[Rows from a spatial reasoning dataset]
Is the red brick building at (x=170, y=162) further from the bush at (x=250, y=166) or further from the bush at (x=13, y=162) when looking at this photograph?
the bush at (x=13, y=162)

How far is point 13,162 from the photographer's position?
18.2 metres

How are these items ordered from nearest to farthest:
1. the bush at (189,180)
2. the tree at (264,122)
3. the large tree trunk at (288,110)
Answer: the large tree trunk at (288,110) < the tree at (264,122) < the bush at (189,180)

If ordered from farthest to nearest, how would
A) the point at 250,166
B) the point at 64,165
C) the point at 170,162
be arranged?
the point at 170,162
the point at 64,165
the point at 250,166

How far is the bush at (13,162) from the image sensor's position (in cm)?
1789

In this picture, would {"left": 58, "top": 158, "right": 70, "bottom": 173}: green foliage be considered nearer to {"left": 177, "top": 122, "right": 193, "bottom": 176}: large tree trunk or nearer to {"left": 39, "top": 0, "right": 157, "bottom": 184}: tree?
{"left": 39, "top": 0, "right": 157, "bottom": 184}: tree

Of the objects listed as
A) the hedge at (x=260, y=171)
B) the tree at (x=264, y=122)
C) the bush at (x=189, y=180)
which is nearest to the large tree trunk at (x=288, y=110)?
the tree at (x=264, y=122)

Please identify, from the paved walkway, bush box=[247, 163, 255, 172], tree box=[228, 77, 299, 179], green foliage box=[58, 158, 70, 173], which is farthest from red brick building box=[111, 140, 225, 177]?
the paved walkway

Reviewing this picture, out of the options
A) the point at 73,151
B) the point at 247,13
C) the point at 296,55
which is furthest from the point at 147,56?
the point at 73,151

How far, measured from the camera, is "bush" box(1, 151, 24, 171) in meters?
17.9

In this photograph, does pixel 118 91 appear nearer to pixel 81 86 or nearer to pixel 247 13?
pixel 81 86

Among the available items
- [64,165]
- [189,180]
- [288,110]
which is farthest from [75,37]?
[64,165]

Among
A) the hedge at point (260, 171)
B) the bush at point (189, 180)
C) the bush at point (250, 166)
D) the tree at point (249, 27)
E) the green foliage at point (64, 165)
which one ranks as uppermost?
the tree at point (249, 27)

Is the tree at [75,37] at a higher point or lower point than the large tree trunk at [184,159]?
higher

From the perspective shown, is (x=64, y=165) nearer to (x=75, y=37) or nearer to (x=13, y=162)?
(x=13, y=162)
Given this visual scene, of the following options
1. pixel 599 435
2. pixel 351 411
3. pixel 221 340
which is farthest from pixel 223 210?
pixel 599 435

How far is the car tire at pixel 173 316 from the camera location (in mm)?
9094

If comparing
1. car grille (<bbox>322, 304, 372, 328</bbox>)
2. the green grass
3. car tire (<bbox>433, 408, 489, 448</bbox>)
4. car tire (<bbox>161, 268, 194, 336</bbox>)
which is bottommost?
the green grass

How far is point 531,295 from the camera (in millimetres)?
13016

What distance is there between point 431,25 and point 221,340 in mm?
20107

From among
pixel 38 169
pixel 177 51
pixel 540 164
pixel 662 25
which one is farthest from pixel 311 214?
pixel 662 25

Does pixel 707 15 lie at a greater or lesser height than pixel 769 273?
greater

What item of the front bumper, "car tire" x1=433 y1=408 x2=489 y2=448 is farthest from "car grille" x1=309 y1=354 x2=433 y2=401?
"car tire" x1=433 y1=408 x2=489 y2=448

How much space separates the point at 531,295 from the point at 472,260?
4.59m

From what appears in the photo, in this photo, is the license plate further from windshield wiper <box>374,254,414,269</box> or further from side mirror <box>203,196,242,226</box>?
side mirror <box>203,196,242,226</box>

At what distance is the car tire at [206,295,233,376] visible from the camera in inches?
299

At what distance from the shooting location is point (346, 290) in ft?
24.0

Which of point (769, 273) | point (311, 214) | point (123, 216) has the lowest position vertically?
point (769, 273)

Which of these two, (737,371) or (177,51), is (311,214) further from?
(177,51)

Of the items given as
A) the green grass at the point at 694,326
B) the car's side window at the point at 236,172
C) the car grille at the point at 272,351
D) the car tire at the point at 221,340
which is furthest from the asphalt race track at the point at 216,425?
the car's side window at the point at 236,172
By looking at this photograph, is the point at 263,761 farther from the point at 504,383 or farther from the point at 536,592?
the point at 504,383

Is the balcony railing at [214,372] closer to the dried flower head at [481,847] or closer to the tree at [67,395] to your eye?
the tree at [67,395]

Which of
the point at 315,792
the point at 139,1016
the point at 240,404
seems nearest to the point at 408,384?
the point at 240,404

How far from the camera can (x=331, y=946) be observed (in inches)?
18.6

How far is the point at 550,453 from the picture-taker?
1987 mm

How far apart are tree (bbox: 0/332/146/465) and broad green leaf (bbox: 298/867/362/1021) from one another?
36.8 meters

**What you have to do**
Format every line of the records above as a numbered list, omitting the blank lines.

**Written answer**
1. Is the red brick building at (x=170, y=162) further from the bush at (x=250, y=166) or further from the bush at (x=13, y=162) when looking at this photograph?
2. the bush at (x=13, y=162)
3. How far is point 13,162 from the photographer's position?
4. 18.2 metres
5. How are these items ordered from nearest to farthest:
6. 1. the bush at (189,180)
7. 2. the tree at (264,122)
8. 3. the large tree trunk at (288,110)
9. Answer: the large tree trunk at (288,110) < the tree at (264,122) < the bush at (189,180)
10. If ordered from farthest to nearest, how would
11. A) the point at 250,166
12. B) the point at 64,165
13. C) the point at 170,162
14. be arranged?
15. the point at 170,162
16. the point at 64,165
17. the point at 250,166
18. How far is the bush at (13,162) from the image sensor's position (in cm)?
19. 1789
20. In this picture, would {"left": 58, "top": 158, "right": 70, "bottom": 173}: green foliage be considered nearer to {"left": 177, "top": 122, "right": 193, "bottom": 176}: large tree trunk or nearer to {"left": 39, "top": 0, "right": 157, "bottom": 184}: tree?
21. {"left": 39, "top": 0, "right": 157, "bottom": 184}: tree
22. Of the objects listed as
23. A) the hedge at (x=260, y=171)
24. B) the tree at (x=264, y=122)
25. C) the bush at (x=189, y=180)
26. which is nearest to the large tree trunk at (x=288, y=110)?
27. the tree at (x=264, y=122)
28. Please identify, from the paved walkway, bush box=[247, 163, 255, 172], tree box=[228, 77, 299, 179], green foliage box=[58, 158, 70, 173], which is farthest from red brick building box=[111, 140, 225, 177]?
29. the paved walkway
30. Reviewing this picture, out of the options
31. A) the point at 73,151
32. B) the point at 247,13
33. C) the point at 296,55
34. which is furthest from the point at 147,56?
35. the point at 73,151
36. How far, measured from the camera, is "bush" box(1, 151, 24, 171) in meters?
37. 17.9
38. In this photograph, does pixel 118 91 appear nearer to pixel 81 86 or nearer to pixel 247 13?
39. pixel 81 86
40. Among the available items
41. - [64,165]
42. - [189,180]
43. - [288,110]
44. which is farthest from [75,37]?
45. [64,165]
46. Among
47. A) the hedge at point (260, 171)
48. B) the bush at point (189, 180)
49. C) the bush at point (250, 166)
50. D) the tree at point (249, 27)
51. E) the green foliage at point (64, 165)
52. which one ranks as uppermost?
53. the tree at point (249, 27)
54. Is the tree at [75,37] at a higher point or lower point than the large tree trunk at [184,159]?
55. higher
56. From the perspective shown, is (x=64, y=165) nearer to (x=75, y=37) or nearer to (x=13, y=162)?
57. (x=13, y=162)
58. Given this visual scene, of the following options
59. 1. pixel 599 435
60. 2. pixel 351 411
61. 3. pixel 221 340
62. which is farthest from pixel 223 210?
63. pixel 599 435
64. How far is the car tire at pixel 173 316 from the camera location (in mm)?
65. 9094
66. If comparing
67. 1. car grille (<bbox>322, 304, 372, 328</bbox>)
68. 2. the green grass
69. 3. car tire (<bbox>433, 408, 489, 448</bbox>)
70. 4. car tire (<bbox>161, 268, 194, 336</bbox>)
71. which is bottommost?
72. the green grass
73. How far is point 531,295 from the camera (in millimetres)?
74. 13016
75. What distance is there between point 431,25 and point 221,340 in mm?
76. 20107
77. From among
78. pixel 38 169
79. pixel 177 51
80. pixel 540 164
81. pixel 662 25
82. which one is farthest from pixel 311 214?
83. pixel 662 25
84. Does pixel 707 15 lie at a greater or lesser height than pixel 769 273?
85. greater
86. What item of the front bumper, "car tire" x1=433 y1=408 x2=489 y2=448 is farthest from "car grille" x1=309 y1=354 x2=433 y2=401?
87. "car tire" x1=433 y1=408 x2=489 y2=448
88. How much space separates the point at 531,295 from the point at 472,260?
89. 4.59m
90. From what appears in the photo, in this photo, is the license plate further from windshield wiper <box>374,254,414,269</box> or further from side mirror <box>203,196,242,226</box>?
91. side mirror <box>203,196,242,226</box>
92. At what distance is the car tire at [206,295,233,376] visible from the camera in inches?
93. 299
94. At what distance from the shooting location is point (346, 290) in ft?
95. 24.0
96. Which of point (769, 273) | point (311, 214) | point (123, 216) has the lowest position vertically?
97. point (769, 273)
98. Which of these two, (737,371) or (177,51), is (311,214) further from?
99. (177,51)
100. Of the items given as
101. A) the green grass at the point at 694,326
102. B) the car's side window at the point at 236,172
103. C) the car grille at the point at 272,351
104. D) the car tire at the point at 221,340
105. which is furthest from the asphalt race track at the point at 216,425?
106. the car's side window at the point at 236,172
107. By looking at this photograph, is the point at 263,761 farther from the point at 504,383 or farther from the point at 536,592?
108. the point at 504,383
109. Is the balcony railing at [214,372] closer to the dried flower head at [481,847] or closer to the tree at [67,395] to your eye?
110. the tree at [67,395]
111. Which of
112. the point at 315,792
113. the point at 139,1016
114. the point at 240,404
115. seems nearest to the point at 408,384?
116. the point at 240,404
117. How far from the camera can (x=331, y=946) be observed (in inches)?
118. 18.6
119. How far is the point at 550,453 from the picture-taker?
120. 1987 mm
121. How far apart are tree (bbox: 0/332/146/465) and broad green leaf (bbox: 298/867/362/1021) from one another?
122. 36.8 meters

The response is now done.